Várias tiras cruzavam na altura dos dedos, o que deixava pouco espaço para que ali coubessem os cinco .

Tinha uma semana para aprender a andar naquela altura.

Meu quarto, na época, tinha um enorme espelho na parede e, aberta a porta, um estreito corredor me serviu de passarela.

Sandália no pé, ensaiei os meus mais cambaleantes passos.

O que era para me dar elegância, me fez parecer uma pata desengonçada.

Meus passos ficaram trôpegos e pesados.

Comecei a desistir de usar aquilo quando pensei que a outra opção seria pior: rasteirinha nenhuma do planeta combinaria com o meu vestido.

O jeito era continuar tentando me equilibrar em cima daquilo.

O sofrimento durou a semana inteira, até que chegou o dia da festa.

Agarrada ao braço de meu parceiro, saí à rua.

Paralelepípedo.

Como alguém consegue andar em cima de um salto oito, numa rua de paralelepípedo?

Literalmente capengando, consegui chegar ao carro, já sentindo o maior alívio quando sentei.

As tiras começavam a amassar os meus dedos e a noite nem havia começado.

Chegando ao clube, uma ótima surpresa: para chegar ao salão, tinham feito uma passarela de grama!

Pensei em voltar dali.

Paralelepípedo e grama. Era abusar demais da minha sorte.

Grudei o mais que pude no braço de meu parceiro e lá fui eu parecendo estar pisando em terreno minado.

Tarefa cumprida, tratei de achar logo a nossa mesa e jurei não me levantar de lá.

Olhava aturdida para todas aquelas mulheres que andavam para lá e para cá, na maior sintonia com seus saltos altíssimos.

Alguma coisa tinha de errado comigo. Como elas conseguiam e eu não?
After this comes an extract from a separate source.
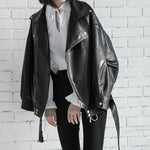High Quality 2020 Spring Black PU Leather Fashion New Women's Wild Jacket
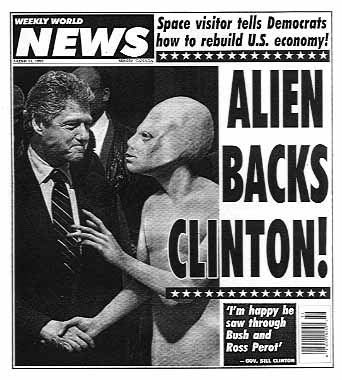 clinton alien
Fui percebendo que, nós mulheres, entramos numa louca roda viva.

Começamos a competir com os homens, numa corrida desenfreada para mostrar o quanto somos boas em tudo.
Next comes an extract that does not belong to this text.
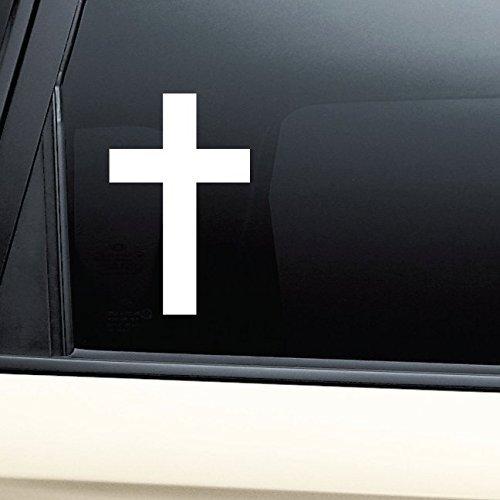 Christian Cross Vinyl Decal Sticker- Die Cut Decal Bumper Sticker For Windows, Cars, Trucks, Laptops, (Cross Sticker)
Não satisfeitas, passamos a competir com nós mesmas.

Temos que ser ótimas profissionais, magérrimas, (tenho uma amiga que quer descartar seus quilos e pesar apenas gramas), celulite, então, nem pensar!

Já fez o cálculo do dinheiro gasto para cuidar apenas desses três itens?

Tem mulheres que deixam uma verdadeira fortuna em massagistas, esteticistas, nutricionistas, cursos e mais cursos de pós, pós, pós doutorado.

E ficamos satisfeitas?

De jeito nenhum!

Ainda temos que ser ótimas mães, perfeitas donas de casa, esposas exemplares, amantes insuperáveis, apresentadoras notáveis, para estar vinte e quatro horas por dia com um microfone imaginário na mão, anunciando o quanto somos formidáveis.

E a pergunta que não se cala?

Trabalhamos o dia inteiro,cuidamos da casa, do corpo, da pele, ajudamos nas finanças do lar e à noite ainda temos que seduzir?

Pois pode apostar que sim.

Tenho uma amiga, produtora de vídeo, que é a perfeita representante da linha “ser boa em tudo”.

Várias vezes por semana, cumpre um horário noturno puxadíssimo de gravações.

E ela ainda não acha tempo para ir a sex shop comprar um tanto de geringonças, para se transformar em uma verdadeira femme fatale depois de dezoito horas de trabalho?

Enquanto isso, os homens observam os nossos movimentos de birutas malucas.

Quietos.

Afinal, quem é doido e tem saúde o suficiente para competir com tanta atividade?

Voltei minha atenção para a festa. Animadíssima por sinal.

Percebi que eu também dava minha contribuição à lista daquelas que querem ser boas em tudo.

Por causa de um maldito salto alto, estava presa numa cadeira, olhando ao invés de aproveitar o festão.

Como se tivesse escutado meus pensamentos, a banda começou a tocar “I Will Survive”.

Nada mais apropriado.

Desafivelei a sandália, deixei-a debaixo da mesa e fui feliz da vida para o meio do salão.

Dancei. Dancei. Dancei.

Estava passando da hora de reconhecer algumas das minhas limitações.

E salto alto definitivamente é uma delas!

Fazer o quê?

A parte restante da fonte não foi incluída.